Further, AI has yet to demonstrate consistent usefulness in practice. Researchers note that there is “little evidence that AI meets the performance requirements necessary to ensure consistent, secure public service.” Without concrete proof that AI can be integrated into government services in a way that is reliable, non-discriminatory (i.e., fair to protected classes), and unbiased (i.e., free from systematic error or distortion in predictions or decisions), claims about its potential to improve services remain hollow. Scholars like Ruha Benjamin, Timnit Gebru, and Joy Buolamwini have long highlighted how human biases are encoded in AI systems, which will ultimately impact the decisions made.

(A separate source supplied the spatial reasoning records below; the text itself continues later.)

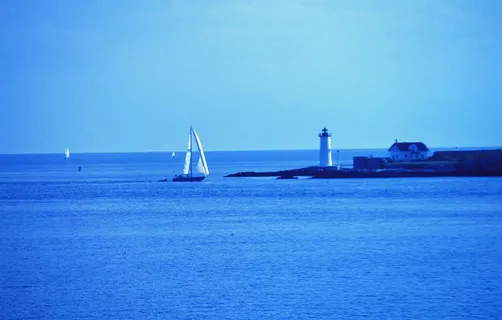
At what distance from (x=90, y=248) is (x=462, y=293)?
54.3 ft

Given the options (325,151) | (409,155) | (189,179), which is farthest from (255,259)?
(409,155)

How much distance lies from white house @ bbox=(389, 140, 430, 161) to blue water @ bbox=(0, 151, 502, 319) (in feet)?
95.0

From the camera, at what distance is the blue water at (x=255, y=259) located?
79.2 feet

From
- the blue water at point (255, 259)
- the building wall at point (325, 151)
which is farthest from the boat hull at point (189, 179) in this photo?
the blue water at point (255, 259)

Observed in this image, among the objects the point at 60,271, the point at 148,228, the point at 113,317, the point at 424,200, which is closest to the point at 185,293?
the point at 113,317

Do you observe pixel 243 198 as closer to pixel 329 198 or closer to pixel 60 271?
pixel 329 198

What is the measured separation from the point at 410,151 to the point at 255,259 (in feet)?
205

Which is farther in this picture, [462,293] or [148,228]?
[148,228]

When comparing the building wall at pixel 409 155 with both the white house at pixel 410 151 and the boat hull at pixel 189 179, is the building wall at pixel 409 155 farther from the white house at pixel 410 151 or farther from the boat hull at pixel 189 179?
the boat hull at pixel 189 179

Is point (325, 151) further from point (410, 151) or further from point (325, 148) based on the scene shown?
point (410, 151)

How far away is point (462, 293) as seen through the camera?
25.4 meters

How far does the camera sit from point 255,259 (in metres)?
32.3

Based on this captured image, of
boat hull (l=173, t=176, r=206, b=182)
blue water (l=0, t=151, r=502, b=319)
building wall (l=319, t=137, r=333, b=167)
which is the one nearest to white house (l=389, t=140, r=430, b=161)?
building wall (l=319, t=137, r=333, b=167)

Delivering ‘better’ results for taxpayers means a lack of governmental control
If modernized operations remain captured, and improvements to decision-making continue to be biased, it is unlikely that AI will suddenly deliver better results. The entrenchment of private companies may be the primary obstacle to meaningful improvements for taxpayers. Among other rights, taxpayers deserve privacy over their data. Government agencies have already lost significant control of who has access to internal records, with DOGE staff reportedly having sweeping, unauthorized access. The newly consolidated power of OpenAI and Anthropic could risk sensitive information being funneled into the infrastructure of those companies.
Private companies are not held to the same privacy standards–such as FOIA, which grants the public the right to request access to government records, or the Privacy Act, which governs information about individuals in federal systems. The uncertainty of privacy protections leads to questions of surveillance and/or mission creep: how much of our data will be used to endanger marginalized communities (or even train models) in ways that we are currently unaware of?
Ultimately, this $1 deal increases industry capture, uncertainty, training burdens, and biased decision-making. This is not about the price — it is about power. The deal entrenches a two-tiered system: government and corporate elites gain expanded AI capacity, while federal workers shoulder additional workload, and communities are left with few protections.
This low-cost government AI procurement is a false bargain, bringing risks that overshadow the low price. Although the AI Action Plan boasts ambitious goals, without adequate safeguards, large-scale AI integration efforts risk becoming avenues for exclusion rather than improvement. The future of AI in government should not be determined by private-sector giveaways, but by laws and policies that safeguard communities against inequitable impacts and data exploitation. A $1 deal today could cost millions their privacy and freedom tomorrow.